BOUADDI - EL-AYNAOUI Duo en Nord massif
Les deux Marocains entretiennent un rapport profond avec Lille et Lens, deux clubs fiers de leur réussite.
«C’est un joueur différent, c’est Kylian (Mbappé), (Paul) Seixas,
(Victor) Wembanyama, c’est de la même veine»
- OLIVIER LÉTANG D'ELILLE, PRÉSIDENT
AU SUJET D’AYYOUB BOUADDI
19 Jun 2026 - L'Équipe
HERVÉ PENOT
BOSTON – On peut être un pays méditerranéen et s’appuyer sur des hommes passés ou formés dans le Nord. Aux États-Unis, le Maroc a donné les clés de son milieu à Neil el-Aynaoui, 25 ans, Lensois pendant deux ans (2023-2025), et Ayyoub Bouaddi, tout juste la majorité, pur produit de l’école lilloise. Leur performance a rendu fiers des clubs très attachés à leur histoire, à leurs racines.
Tous les observateurs ont vanté les mérites du gamin de 18 ans pour un baptême mondial (1-1 face au Brésil samedi dernier) mais il ne faut pas oublier l’impact du Romain, impressionnant depuis qu’il s’est installé chez les Lions de l’Atlas et peutêtre le meilleur Marocain de la dernière CAN. « Ça fait plaisir, note Adrien Thomasson, son ancien équipier à Lens, mais c’est logique. Il est arrivé en cinquième milieu chez nous et il est passé numéro 1. Je peux dire que j’ai de la chance d’avoir joué avec lui. »
C’est ce que devraient dire, un jour peut-être, les Lillois qui ont côtoyé Bouaddi au LOSC tant son avenir s’écrit en lettres d’or. Depuis gamin, il est (et s’est) programmé pour réussir. « Il va devenir l’un des meilleurs milieux de terrain du monde, assure Olivier Létang, son président très proche de lui et de la famille. On le connaît depuis très longtemps.

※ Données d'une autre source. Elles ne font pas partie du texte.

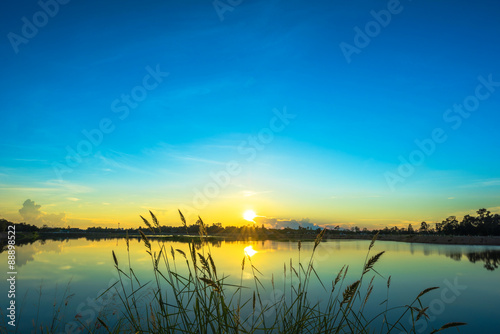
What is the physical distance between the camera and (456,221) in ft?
455

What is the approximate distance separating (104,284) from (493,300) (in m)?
24.1

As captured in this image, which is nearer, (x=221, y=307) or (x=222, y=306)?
(x=222, y=306)

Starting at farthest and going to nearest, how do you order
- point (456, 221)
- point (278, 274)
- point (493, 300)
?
point (456, 221) → point (278, 274) → point (493, 300)

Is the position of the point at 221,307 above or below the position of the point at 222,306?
below

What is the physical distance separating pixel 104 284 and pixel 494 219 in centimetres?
14995

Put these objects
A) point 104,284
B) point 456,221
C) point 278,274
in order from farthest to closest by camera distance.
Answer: point 456,221
point 278,274
point 104,284

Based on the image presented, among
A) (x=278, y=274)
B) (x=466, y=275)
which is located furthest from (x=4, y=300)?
(x=466, y=275)

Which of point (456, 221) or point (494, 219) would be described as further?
point (456, 221)

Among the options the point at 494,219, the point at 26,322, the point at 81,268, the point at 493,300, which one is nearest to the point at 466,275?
the point at 493,300

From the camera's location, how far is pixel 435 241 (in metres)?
97.1

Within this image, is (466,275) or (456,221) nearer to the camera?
(466,275)

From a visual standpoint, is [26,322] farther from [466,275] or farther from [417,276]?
[466,275]

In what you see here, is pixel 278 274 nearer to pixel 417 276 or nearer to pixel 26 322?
pixel 417 276


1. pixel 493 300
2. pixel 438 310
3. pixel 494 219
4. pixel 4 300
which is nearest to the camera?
pixel 4 300
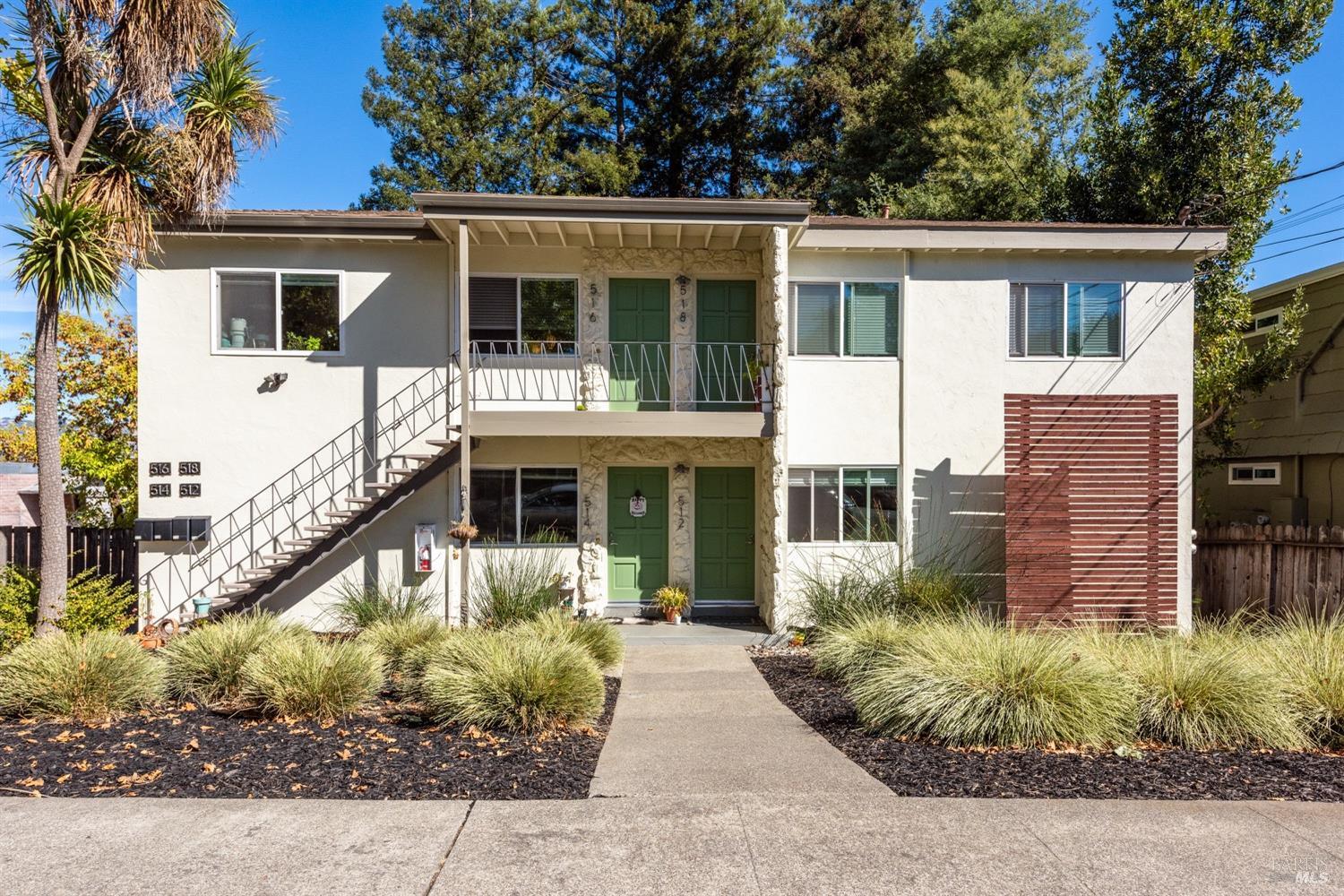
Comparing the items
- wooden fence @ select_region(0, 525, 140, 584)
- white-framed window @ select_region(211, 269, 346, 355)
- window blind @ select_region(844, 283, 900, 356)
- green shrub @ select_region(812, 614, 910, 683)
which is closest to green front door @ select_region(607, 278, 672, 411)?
window blind @ select_region(844, 283, 900, 356)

Il y a trois ans, il était remplaçant en réserve, j’ai demandé pourquoi. On m’a répondu à cause de son âge. Mais je m’en moquais, il a le talent, donc il joue. J’ai demandé dès le mois de septembre à Paulo (Fonseca) de le mettre dans le groupe. Ensuite, il l’a fait jouer à 15 ans et 10 mois. » Dans les deux clubs, personne n’est étonné de leur association de bienfaiteurs, de leur capacité à répondre à cet événement planétaire sans trembler. « Neil a voulu tout de suite comprendre, apprendre, c’était impressionnant » , note Jean-Louis Leca, l’ex-gardien sang et or devenu directeur sportif. Létang, enthousiaste: « Je suis surpris que beaucoup s’émerveillent de sa performance contre le Brésil. Ayyoub a joué toutes les Coupes d’Europe et la Coupe du monde à seulement 18 ans. Ce n’est donc pas une découverte. Le monde le connaît depuis le 2 octobre 2024, où il prend le Real le jour de ses 17 ans. » Et sort une master class équivalente face à la Maison blanche de… Carlo Ancelotti, déjà.
Bouaddi présentait toutefois un profil de crack, moins El-Aynaoui. Mais des personnalités assez similaires dans leur approche des événements, leur rapport aux autres. « Ayyoub est unique dans son genre, ne râle jamais, écoute », avait dit un jour son coéquipier lillois Thomas Meunier. Thomasson livre un sentiment identique: « Audelà du joueur, c’est une top personne. Il est arrivé sur la pointe des pieds de Nancy mais il avait un respect pour tout le monde. Et en dépit de sa timidité, il avait une vraie personnalité sur et en dehors du terrain, ça m’a marqué. » Comme Bouaddi marque ses partenaires par sa maturité.
Létang passe d’ailleurs de longs moments à discuter avec lui de thèmes divers qui peuvent embrasser la religion, le management, la vie en général. « Lui, c’est un joueur différent, c’est Kylian (Mbappé), (Paul) Seixas, (Victor) Wembanyama, c’est de la même veine. Il a le talent et la personnalité. Il est d’une intelligence hors du commun. Mais il faut garder les pieds sur terre. Et il a la capacité de faire plus et mieux. »
La doublette donne raison à Fouzi Lekjaa, le président de la Fédération marocaine qui s’est largement impliqué pour séduire ces talents et leur offrir les meilleures conditions d’accueil. « Je ne fixe aucune limite à Neil, anticipe Thomasson. Pour moi, il pourra aller dans les plus grands clubs. » Ce qui sera peut-être le cas de Bouaddi dès l’année prochaine. En attendant, ils seront scrutés pour leur deuxième test majeur face à l’Écosse.